We utilized the classification report matric in the Python sklearn library. The data was divided into 60% training data and 40% testing data. The global average F-score was calculated in order to evaluate the overall performance of the models regardless of the class.

3.3. Named Entity Recognition Model Initialization

In this stage, the Python sklearn-CRFSuite module was utilized. Initially, the training data consisted of a list of each word, its position tag, and its label (P or O). This data list would be utilized to train the NER model. Certain conditions are implemented while training the model, such as defining the surrounding word features. Finally, a labeler that recognizes protein names in sentences will be created. When evaluating the model’s efficacy, the weighted F1 score was employed due to the presence of label imbalance in the dataset, as there were only 4078 words with portion label (P) and 31,472 other words with label (O) (Figure 5). The metrics for each label are calculated, and their average weight by support is determined using the weighted F1 score, how many actual occurrences there are for each label. Table 2 shows the parameters that were used in the NER-CRF model.

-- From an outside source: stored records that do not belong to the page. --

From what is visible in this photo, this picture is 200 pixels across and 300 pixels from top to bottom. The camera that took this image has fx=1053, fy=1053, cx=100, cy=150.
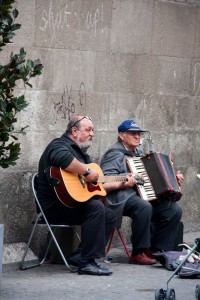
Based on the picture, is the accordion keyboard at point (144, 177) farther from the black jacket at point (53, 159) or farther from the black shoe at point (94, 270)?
the black shoe at point (94, 270)

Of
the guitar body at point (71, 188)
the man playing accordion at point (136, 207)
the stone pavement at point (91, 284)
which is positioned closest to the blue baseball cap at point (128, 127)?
the man playing accordion at point (136, 207)

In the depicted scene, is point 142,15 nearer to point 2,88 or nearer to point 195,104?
point 195,104

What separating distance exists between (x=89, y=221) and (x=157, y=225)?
1247 millimetres

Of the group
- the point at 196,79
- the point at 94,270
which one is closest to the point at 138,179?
the point at 94,270

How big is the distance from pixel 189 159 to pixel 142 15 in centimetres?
185

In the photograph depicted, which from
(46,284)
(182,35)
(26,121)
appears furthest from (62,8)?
(46,284)

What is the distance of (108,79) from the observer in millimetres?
10742

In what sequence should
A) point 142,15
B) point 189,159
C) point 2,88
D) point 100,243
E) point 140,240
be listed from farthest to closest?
point 189,159, point 142,15, point 140,240, point 100,243, point 2,88

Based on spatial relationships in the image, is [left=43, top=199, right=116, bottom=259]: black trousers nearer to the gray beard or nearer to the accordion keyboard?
the gray beard

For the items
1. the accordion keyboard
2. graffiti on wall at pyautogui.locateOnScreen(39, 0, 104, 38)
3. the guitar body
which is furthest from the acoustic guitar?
graffiti on wall at pyautogui.locateOnScreen(39, 0, 104, 38)

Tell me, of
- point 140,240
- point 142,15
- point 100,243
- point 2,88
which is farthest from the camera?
point 142,15

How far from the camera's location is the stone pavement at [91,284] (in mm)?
8258

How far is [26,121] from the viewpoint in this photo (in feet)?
32.1

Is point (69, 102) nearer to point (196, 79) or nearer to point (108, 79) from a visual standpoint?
point (108, 79)
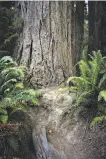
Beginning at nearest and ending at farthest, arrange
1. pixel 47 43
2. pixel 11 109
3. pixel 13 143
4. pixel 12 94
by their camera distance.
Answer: pixel 13 143
pixel 11 109
pixel 12 94
pixel 47 43

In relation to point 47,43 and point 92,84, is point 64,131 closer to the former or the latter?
point 92,84

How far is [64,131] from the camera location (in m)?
4.18

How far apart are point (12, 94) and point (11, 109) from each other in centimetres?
32

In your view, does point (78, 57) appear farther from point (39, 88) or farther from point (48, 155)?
point (48, 155)

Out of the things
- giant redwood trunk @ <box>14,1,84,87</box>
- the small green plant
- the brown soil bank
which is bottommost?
the brown soil bank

3.4. Relation Extraction Implementation

The shortest dependency path model provided and modelled by the spaCy library in Python was used to extract the shortest path between the proteins in the PPI sentences after using the first two proposed models to first extract the sentences that have PPI and then extract and label the protein names in the PPI sentences. This model’s unique contribution is the way it assigns the dependency labels for words according to the norms of sentence formation. We found that words with a ROOT dependency label locate and define the relationship between the two protein names in the sentences. The dependency label range of the first protein is usually (‘nsubj’, ‘amod’, ‘compound’), and the dependency label range of the second protein is usually (‘dobj’, ‘pobj’, ‘npadvmod’, ‘appos’). The patterns we chose to locate and define the relationship words are as follows: (‘DEP’: ‘amod’, ‘OP’: “*”), (‘DEP’: ‘conj’, ‘OP’: “*”), (‘DEP’: ‘ROOT’, ‘OP’: “*”), (‘DEP’: ‘acomp’, ‘OP’: “*”), and we used matcher library in Python to locate the relationship words from the sentences, with their dependency labels matching the arrangement we created in the patterns.

3.5. Evaluation of Models’ Performance

The aim of this section is to elucidate how the learning performance of the models developed in this study was determined. Also, the sequence of using these models in the order of searching for positive sentences containing the relation between proteins, followed by searching for the names of the proteins and the relation words, was successful when compared to a manual method of reviewing abstracts related to seven proteins.

3.5.1. Sentence Classification Models

Lately, BiLSTM neural networks have been shown to be effective in PPI tasks. With the differences in text pre-processing (e.g., joining the two datasets of AIMed/BioInfer, and multiword tokenization to fully obtain the protein names), the hyperparameter settings, and the models used as pretrained word embedding, we are comparing our four created models with state-of-the-art previously created models that are nearly similar to the structure of our models. The following table shows the performance of the four models compared to other models. Because the previous models were trained on Aimed and BioInfer separately, we took the average F1 scores for both models (Table 3).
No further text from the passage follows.